2024-12-16 at

Discussion on Physical Mechanics of Valuing Cryptocurrencies

Point 1 :

"they are breaking the unit of Bitcoin into Satoshis, haha, so much for limited supply"

Response 1 :

I'm not sure that you understand math. Shifting the unit of gold from ounces to nanograms would do nothing to the value of gold. The physical supply is the same.

Likewise the physical supply of Bitcoin is constrained. 

Of course the choice to value Bitcoin is binary, such as the choice to value gold, or maize. The population of investors could instantly choose to value either at near zero - the only reason they don't is due to booked accounts receivable which they don't want to give up.

There are no intrinsically valuable things on earth, not meat, not minds, not feelings, not love, not family, not friendship ... each of these is given meaning by some idiot. Some idiots happen to have have BTC / USD / gold / maize accounts receivable, and that's why those things have value. LOL

Point 2 :

"there is no PHYSICAL limitation"

Response 2 :

Physical supply is limited by a machine, and the use of the machine is by consensus of users.

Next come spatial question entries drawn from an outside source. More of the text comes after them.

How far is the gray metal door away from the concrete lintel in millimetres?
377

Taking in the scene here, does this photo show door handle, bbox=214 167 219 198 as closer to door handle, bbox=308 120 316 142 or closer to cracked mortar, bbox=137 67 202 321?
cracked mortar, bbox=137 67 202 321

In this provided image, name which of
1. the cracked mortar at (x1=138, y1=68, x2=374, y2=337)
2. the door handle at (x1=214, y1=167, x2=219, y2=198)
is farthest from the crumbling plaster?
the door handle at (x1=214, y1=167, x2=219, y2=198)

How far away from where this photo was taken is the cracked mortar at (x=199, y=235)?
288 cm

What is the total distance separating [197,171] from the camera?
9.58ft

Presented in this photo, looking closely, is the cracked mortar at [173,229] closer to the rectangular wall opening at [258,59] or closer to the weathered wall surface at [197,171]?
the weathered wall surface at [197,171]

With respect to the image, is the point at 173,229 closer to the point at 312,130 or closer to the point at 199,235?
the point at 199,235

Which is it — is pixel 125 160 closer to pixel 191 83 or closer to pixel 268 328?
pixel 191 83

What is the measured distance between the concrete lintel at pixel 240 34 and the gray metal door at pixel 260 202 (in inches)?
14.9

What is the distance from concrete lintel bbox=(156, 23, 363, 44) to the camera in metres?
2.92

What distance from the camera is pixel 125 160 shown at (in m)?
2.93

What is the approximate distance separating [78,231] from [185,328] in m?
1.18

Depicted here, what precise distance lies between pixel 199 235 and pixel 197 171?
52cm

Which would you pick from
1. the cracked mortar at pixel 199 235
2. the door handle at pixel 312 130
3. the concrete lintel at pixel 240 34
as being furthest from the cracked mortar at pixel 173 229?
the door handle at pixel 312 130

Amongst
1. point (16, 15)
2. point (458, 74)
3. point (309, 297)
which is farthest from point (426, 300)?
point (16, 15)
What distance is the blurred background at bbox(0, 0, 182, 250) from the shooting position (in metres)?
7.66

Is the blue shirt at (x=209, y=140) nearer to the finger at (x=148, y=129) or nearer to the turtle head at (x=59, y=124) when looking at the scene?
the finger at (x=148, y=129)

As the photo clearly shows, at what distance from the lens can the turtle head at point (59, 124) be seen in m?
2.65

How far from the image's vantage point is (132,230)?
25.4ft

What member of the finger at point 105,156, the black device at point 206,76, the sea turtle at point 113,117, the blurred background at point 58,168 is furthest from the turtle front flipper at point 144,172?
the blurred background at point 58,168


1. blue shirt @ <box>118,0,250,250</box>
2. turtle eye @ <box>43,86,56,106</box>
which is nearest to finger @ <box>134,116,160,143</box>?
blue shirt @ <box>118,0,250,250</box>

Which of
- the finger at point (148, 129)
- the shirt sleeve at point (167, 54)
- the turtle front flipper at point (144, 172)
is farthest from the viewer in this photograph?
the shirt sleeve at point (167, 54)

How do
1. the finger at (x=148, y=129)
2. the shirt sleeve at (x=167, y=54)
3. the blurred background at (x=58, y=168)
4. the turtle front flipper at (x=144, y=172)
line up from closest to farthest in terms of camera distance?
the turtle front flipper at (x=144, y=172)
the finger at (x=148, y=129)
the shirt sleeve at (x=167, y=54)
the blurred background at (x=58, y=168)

The users can choose to use a different machine, but as long as they use this one, supply is limited. 

Surely you understand the nuance, or, you don't actually know how the machine operates

Point 3 :

"the physical machine limits a NON-PHYSICAL SUBSTANCE ; NFTs are an example of a NON-PHYSICAL SUBSTANCE and we have seen that market crash"

Response 3.1 :

An NFT is a pointer to something that isn't meant to be used as a unit of currency. Those are like traditional trading cards, we know exactly how those markets work, so let's not get distracted here.

Reponse 3.2. :

3.2.1.

The USD is basically a tool for the communication of value. It is a contract regarding the supply of USD, and the ability of anyone else to use USD as a meaningful denominator of other contracts i.e. payments. The USD has no intrinsic value, it is based on a promise of supply limitations. ( The notion that it is based on the promise of repayment is a strawman, because repayment is only meaningful in the context of the promise of limited supply. )

In the paragraph above, you can swap in any state currency. 

Imagine if NGOs like the Methodist church printed their own currency, MCD, you could swap that into the paragraph above for USD. The only reason you would trust MCD less is because MCD is a lesser known entity, and fundamentally you have no control over MCD or USD money supply.

3.2.2.

Now imagine there was a technology to limit XYZ currency supply. The methods of 1. decentralised ledgers, 2. cryptographic hashing, basically combine to give you a bank where anyone can check money supply at any time ... the moment money supply changes, every holder of the currency may know it quickly and cheaply. This is the ONLY technological advancement that has been introduced. ( Only  a small lie, for the purpose of this point. ) If they don't like the rules of the bank, they can start their own bank ad infinitum, which is called a netsplit, and you can refer to BCH vs BTC for example.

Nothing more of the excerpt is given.